These make-ahead breakfast snacks are perfect to keep in the freezer, ready for a grab-and-go start to the day. They are inspired by the burritos sold in gas stations and convenience stores.
Level: | Easy |
Total: | 1 hr |
Active: | 45 min |
Yield: | 12 burritos |
Ingredients
- 1 1/2 pounds spicy breakfast sausage
- 1 onion, diced
- 1 large red bell pepper, diced
- Two 15-ounce cans refried beans
- 1/3 cup red enchilada sauce
- 8 tablespoons salted butter
- 18 large eggs
- 1/3 cup whole milk
- Kosher salt and freshly ground black pepper
- Twelve 10-inch flour tortillas
- 2 1/4 cups grated Cheddar
Instructions
- Add the sausage, onion and peppers to a large nonstick skillet over medium heat. Cook, breaking up the sausage into small pieces, until it is brown and cooked through and until the vegetables have softened, 6 to 7 minutes.
- Meanwhile, add the refried beans to a small pot over medium heat until warmed through. Set aside.
- Stir the enchilada sauce into the sausage mix. Remove to a bowl and set aside.
- Wipe the skillet and return it to the heat. Add 2 tablespoons butter and let melt.
- Meanwhile, whisk the eggs and milk in a large pitcher or bowl. Sprinkle with a good pinch of salt and pepper. Add the egg mix to the skillet and scramble to your preferred consistency. Remove from the heat and set aside.
- Build the burritos by spreading 3 tablespoons beans in the middle of the first tortilla. Top with 1/2 cup each of the sausage and egg mixes. Top with 3 tablespoons Cheddar, then tuck in the sides and roll it up. Set aside and repeat until you’ve rolled all 12 burritos.
- Melt 3 tablespoons butter in a large cast-iron skillet over medium heat. Fry the burritos in 3 batches until golden and crisp, 1 to 2 minutes on each side, adding butter as needed. Remove and drain on a paper towel-lined pan. Eat immediately, or, if freezing, let the burritos cool, 15 minutes.
- Wrap each burrito in parchment paper, then place in a bag and label. Store in the freezer.
- To reheat, place a burrito on a plate and microwave for 3 to 3 1/2 minutes, flipping halfway through.
Nutrition Facts
Serving Size | 1 of 12 servings |
Calories | 664 |
Total Fat | 43 g |
Saturated Fat | 17 g |
Carbohydrates | 39 g |
Dietary Fiber | 5 g |
Sugar | 4 g |
Protein | 32 g |
Cholesterol | 364 mg |
Sodium | 1436 mg |
Reviews
Yes.
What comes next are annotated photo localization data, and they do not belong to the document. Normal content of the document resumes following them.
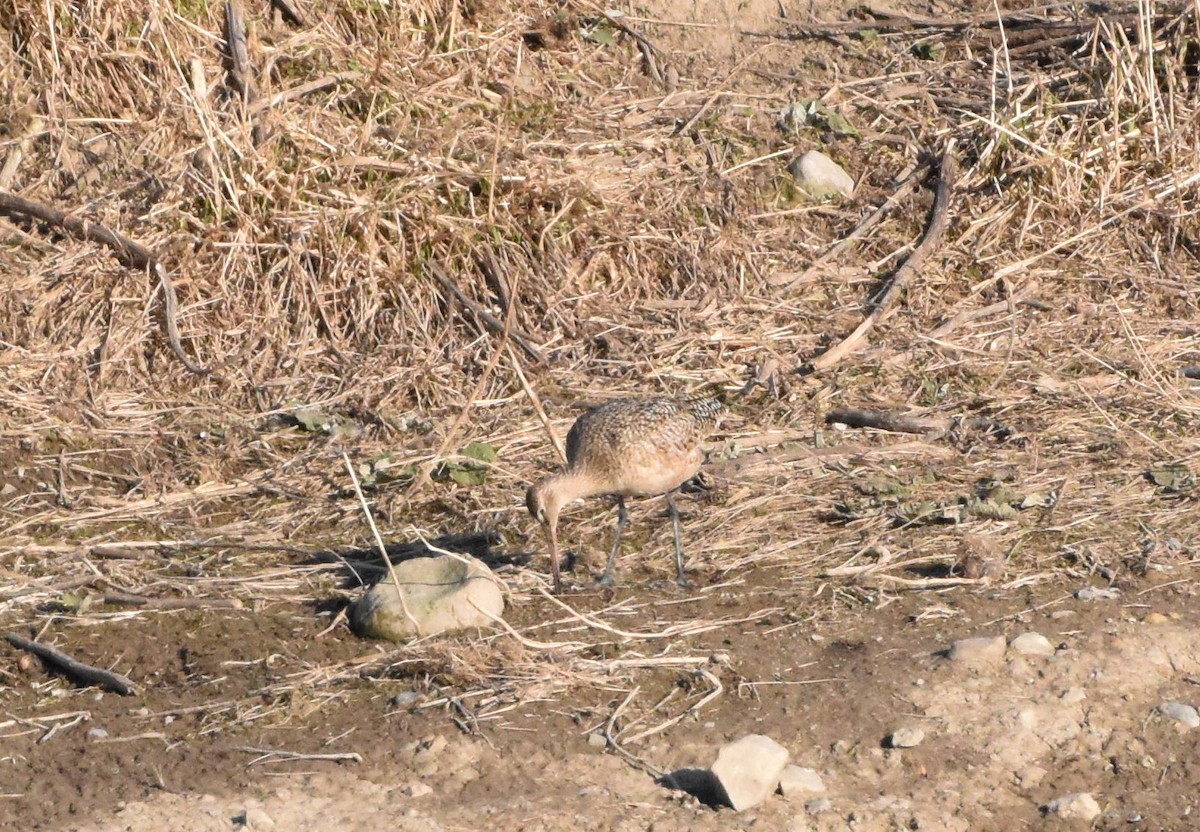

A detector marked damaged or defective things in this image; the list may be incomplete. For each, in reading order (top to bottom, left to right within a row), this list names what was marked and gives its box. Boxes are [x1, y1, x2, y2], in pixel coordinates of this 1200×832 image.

broken wood piece [811, 142, 960, 369]
broken wood piece [6, 633, 136, 696]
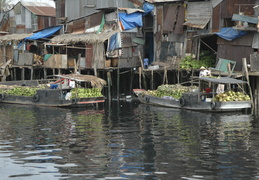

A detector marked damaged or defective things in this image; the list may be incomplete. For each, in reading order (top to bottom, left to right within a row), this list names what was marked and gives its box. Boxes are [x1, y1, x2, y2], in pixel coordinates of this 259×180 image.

rusty metal sheet [184, 1, 212, 29]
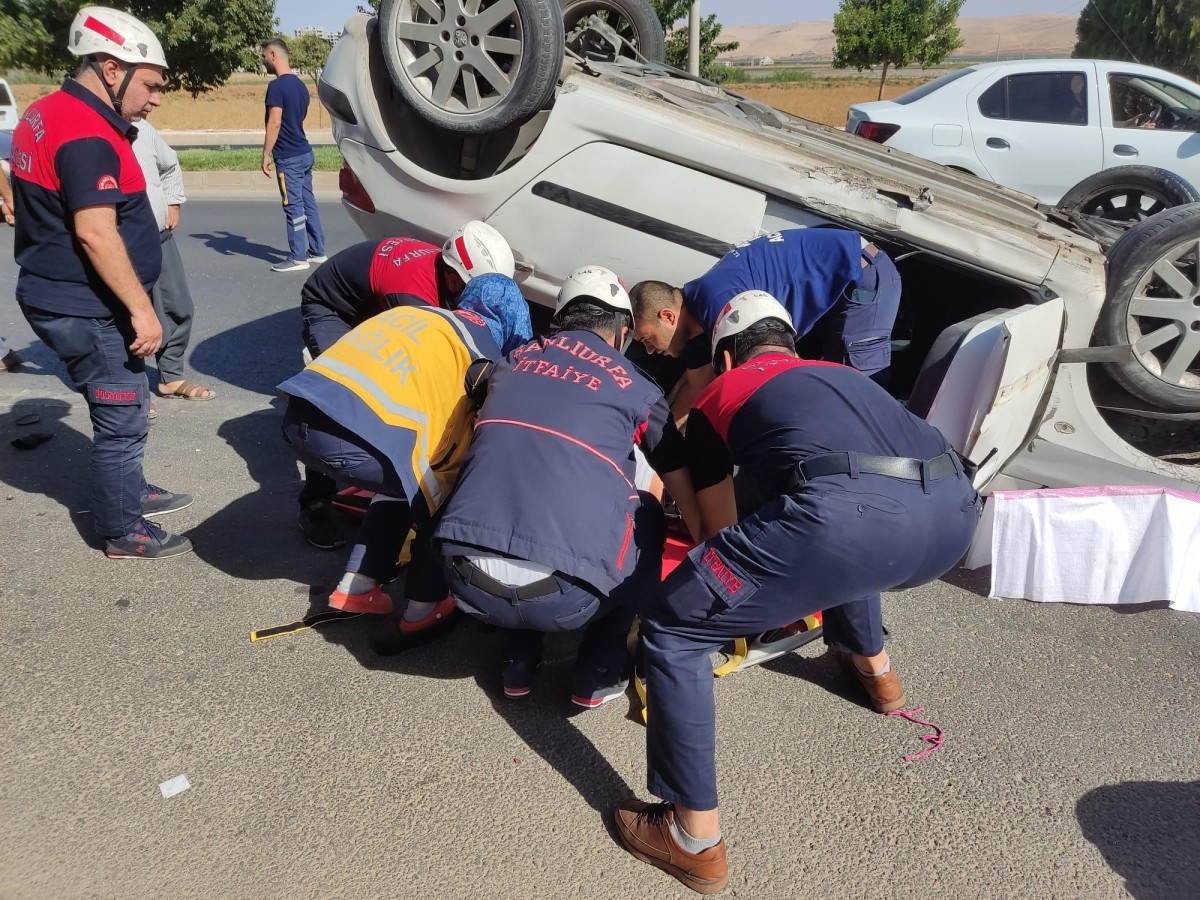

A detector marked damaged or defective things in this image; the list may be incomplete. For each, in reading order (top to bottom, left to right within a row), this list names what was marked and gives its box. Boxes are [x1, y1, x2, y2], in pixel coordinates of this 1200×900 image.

overturned car [316, 1, 1200, 492]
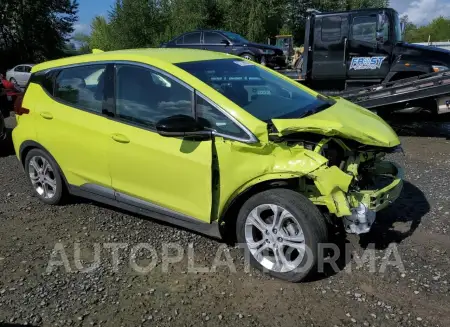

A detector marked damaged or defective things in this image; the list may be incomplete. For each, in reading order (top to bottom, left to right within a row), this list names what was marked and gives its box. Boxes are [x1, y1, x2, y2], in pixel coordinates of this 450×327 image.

shattered windshield [176, 59, 334, 121]
crumpled hood [270, 98, 400, 148]
damaged front bumper [308, 161, 402, 233]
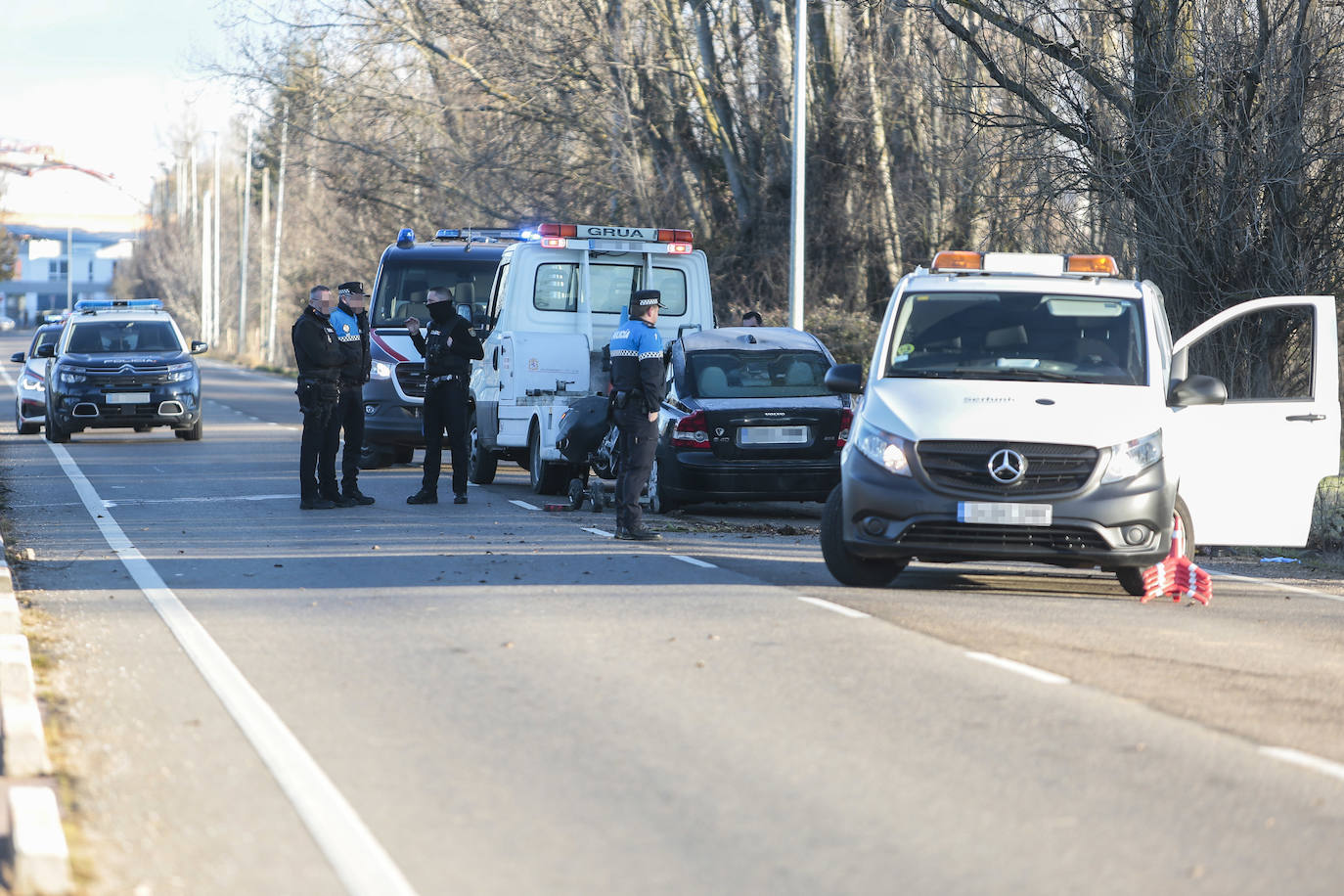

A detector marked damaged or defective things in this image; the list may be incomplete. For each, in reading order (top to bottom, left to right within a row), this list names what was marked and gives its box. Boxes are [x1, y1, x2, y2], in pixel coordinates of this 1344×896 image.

crashed black sedan [650, 327, 853, 513]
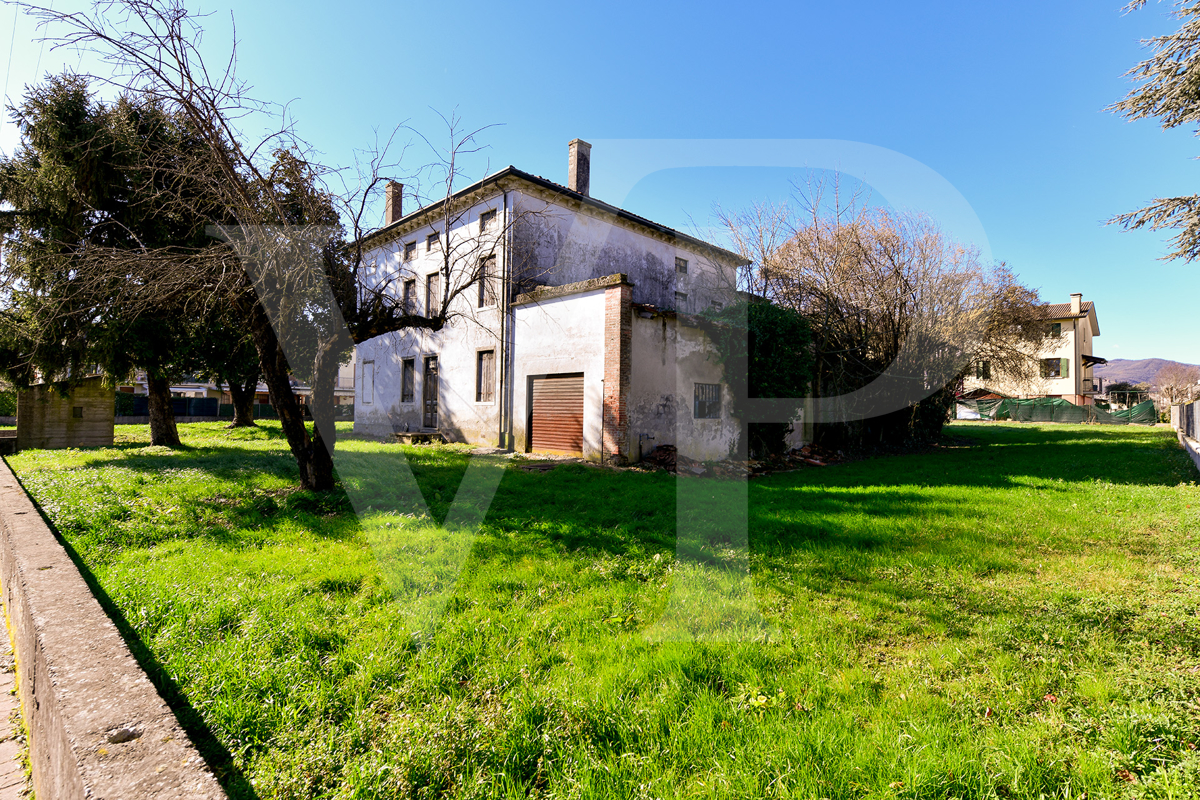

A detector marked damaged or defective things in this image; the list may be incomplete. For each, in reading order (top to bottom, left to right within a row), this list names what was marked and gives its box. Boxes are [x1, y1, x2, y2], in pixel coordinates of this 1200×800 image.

peeling plaster facade [350, 160, 748, 462]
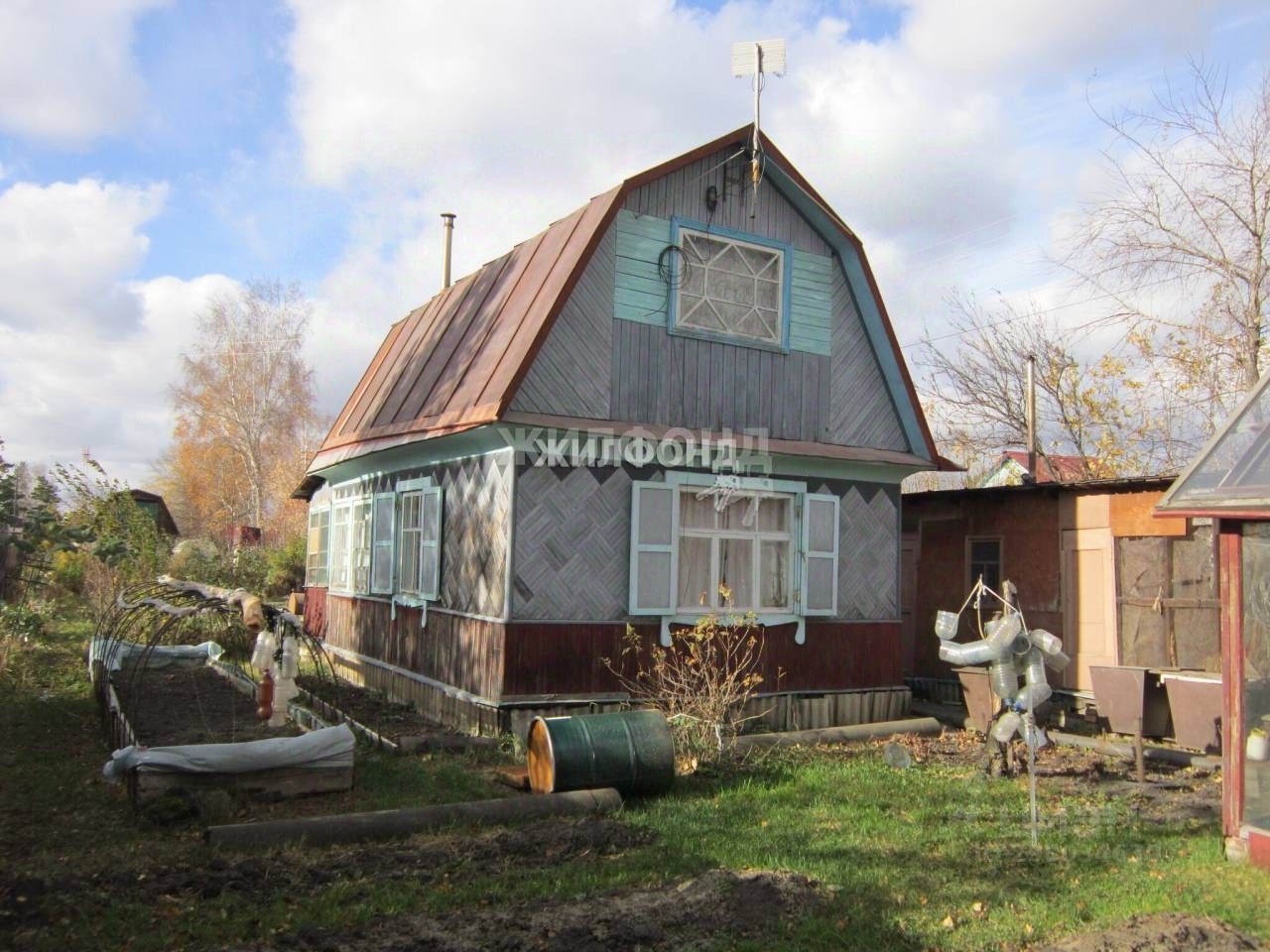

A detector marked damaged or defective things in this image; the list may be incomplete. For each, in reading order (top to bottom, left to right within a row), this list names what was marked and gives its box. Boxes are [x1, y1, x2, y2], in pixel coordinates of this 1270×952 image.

rusty metal roof [305, 127, 945, 479]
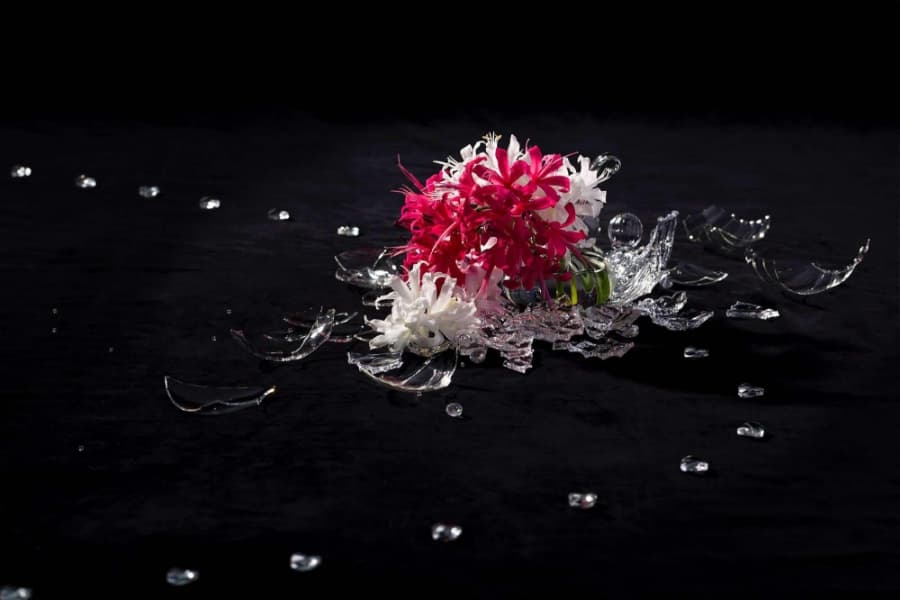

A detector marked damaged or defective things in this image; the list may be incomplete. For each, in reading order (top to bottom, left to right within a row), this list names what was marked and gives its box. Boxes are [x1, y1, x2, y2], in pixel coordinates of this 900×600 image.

broken glass shard [608, 212, 644, 247]
broken glass shard [334, 246, 398, 288]
broken glass shard [660, 264, 732, 290]
broken glass shard [744, 239, 872, 296]
broken glass shard [728, 302, 776, 322]
broken glass shard [232, 310, 334, 360]
broken glass shard [354, 346, 458, 394]
broken glass shard [165, 378, 276, 414]
broken glass shard [740, 420, 768, 438]
broken glass shard [684, 458, 712, 476]
broken glass shard [432, 524, 464, 544]
broken glass shard [290, 552, 322, 572]
broken glass shard [167, 568, 200, 584]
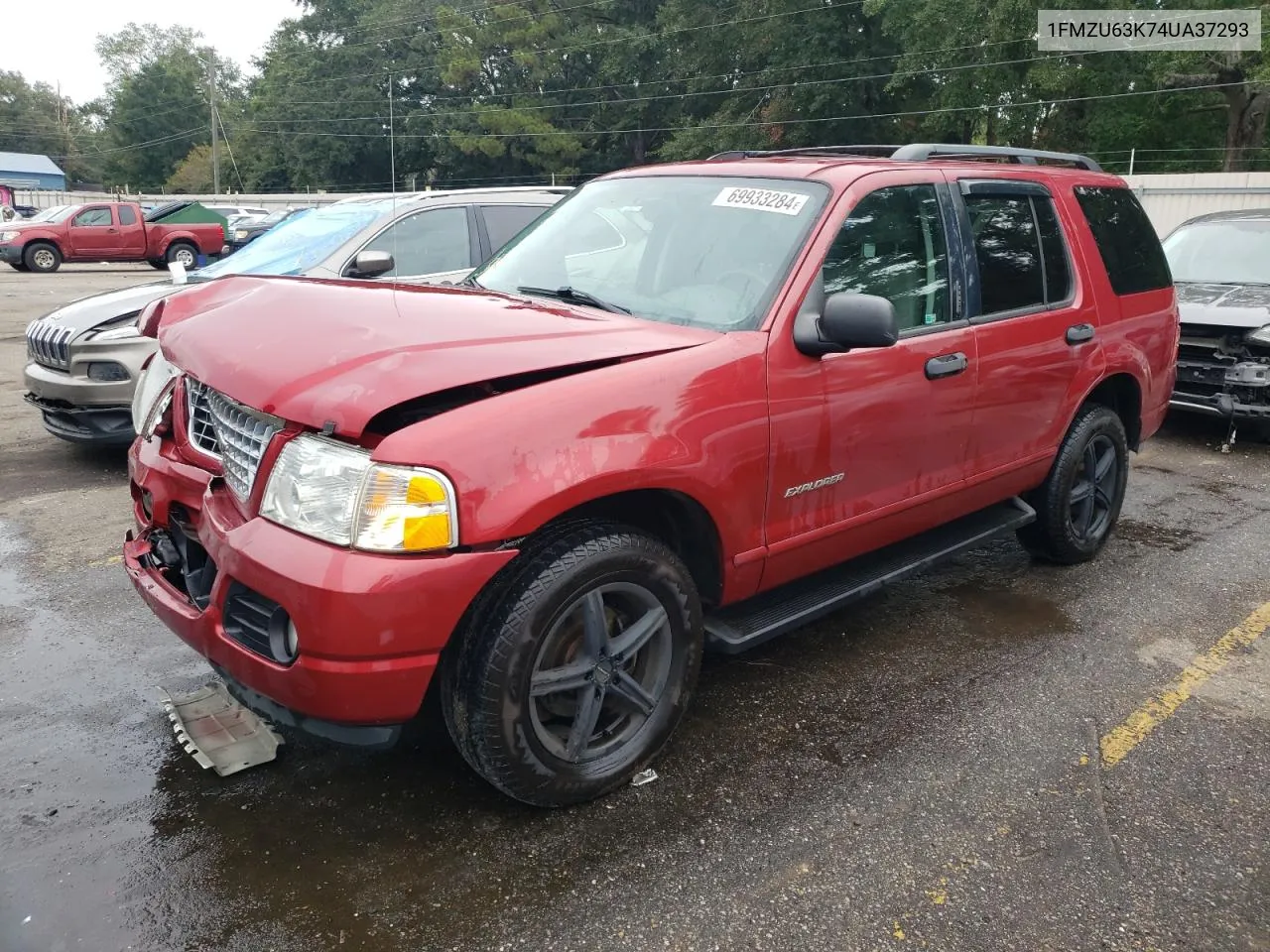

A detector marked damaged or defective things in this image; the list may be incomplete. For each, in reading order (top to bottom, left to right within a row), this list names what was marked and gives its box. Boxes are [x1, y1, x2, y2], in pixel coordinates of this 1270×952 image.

damaged gray car [1163, 207, 1270, 438]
Just yes.
I just made this, but with link sausage cut up bcs that’s what I had. Delicious! I’ve been needing a new spin on an easy breakfast for my better half. He loved it! I much prefer good old Jimmy Dean so added it to my grocery list, since I plan to make more and freeze them this weekend. What I call “taco meat” made with hamburger would be good too.
The name was rather unappealing, I won’t lie, but it sure was tasty! I did use regular breakfast sausage as that is what I had on hand.